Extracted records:
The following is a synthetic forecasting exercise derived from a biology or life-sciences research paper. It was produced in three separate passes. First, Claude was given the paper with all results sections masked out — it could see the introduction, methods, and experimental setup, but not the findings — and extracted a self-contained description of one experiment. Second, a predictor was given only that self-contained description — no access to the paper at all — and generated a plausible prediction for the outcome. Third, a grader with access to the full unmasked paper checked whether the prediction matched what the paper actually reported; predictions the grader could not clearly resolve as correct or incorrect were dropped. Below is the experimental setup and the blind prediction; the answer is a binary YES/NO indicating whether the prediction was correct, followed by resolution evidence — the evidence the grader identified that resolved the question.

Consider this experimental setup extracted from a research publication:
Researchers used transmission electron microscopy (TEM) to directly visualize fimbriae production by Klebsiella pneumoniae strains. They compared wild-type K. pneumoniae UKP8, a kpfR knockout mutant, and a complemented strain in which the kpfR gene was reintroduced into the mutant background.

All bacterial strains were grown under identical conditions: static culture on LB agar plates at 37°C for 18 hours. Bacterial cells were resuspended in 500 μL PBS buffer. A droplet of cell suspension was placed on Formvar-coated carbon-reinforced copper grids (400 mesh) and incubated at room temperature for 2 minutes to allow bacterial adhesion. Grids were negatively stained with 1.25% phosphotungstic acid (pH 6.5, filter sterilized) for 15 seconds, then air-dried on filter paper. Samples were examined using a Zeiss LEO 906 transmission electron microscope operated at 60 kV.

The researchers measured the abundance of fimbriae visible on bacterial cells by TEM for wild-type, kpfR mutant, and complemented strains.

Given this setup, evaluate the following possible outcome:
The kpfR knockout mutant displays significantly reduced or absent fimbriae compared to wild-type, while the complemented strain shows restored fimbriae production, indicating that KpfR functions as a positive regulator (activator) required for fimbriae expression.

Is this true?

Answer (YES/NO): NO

[DIRECTIONS]
Begin with the first line of the records and reproduce each line as is, ending with the line that holds "Researchers used transmission".

[WRITTEN ANSWER]
The following is a synthetic forecasting exercise derived from a biology or life-sciences research paper. It was produced in three separate passes. First, Claude was given the paper with all results sections masked out — it could see the introduction, methods, and experimental setup, but not the findings — and extracted a self-contained description of one experiment. Second, a predictor was given only that self-contained description — no access to the paper at all — and generated a plausible prediction for the outcome. Third, a grader with access to the full unmasked paper checked whether the prediction matched what the paper actually reported; predictions the grader could not clearly resolve as correct or incorrect were dropped. Below is the experimental setup and the blind prediction; the answer is a binary YES/NO indicating whether the prediction was correct, followed by resolution evidence — the evidence the grader identified that resolved the question.

Consider this experimental setup extracted from a research publication:
Researchers used transmission electron microscopy (TEM) to directly visualize fimbriae production by Klebsiella pneumoniae strains. They compared wild-type K. pneumoniae UKP8, a kpfR knockout mutant, and a complemented strain in which the kpfR gene was reintroduced into the mutant background.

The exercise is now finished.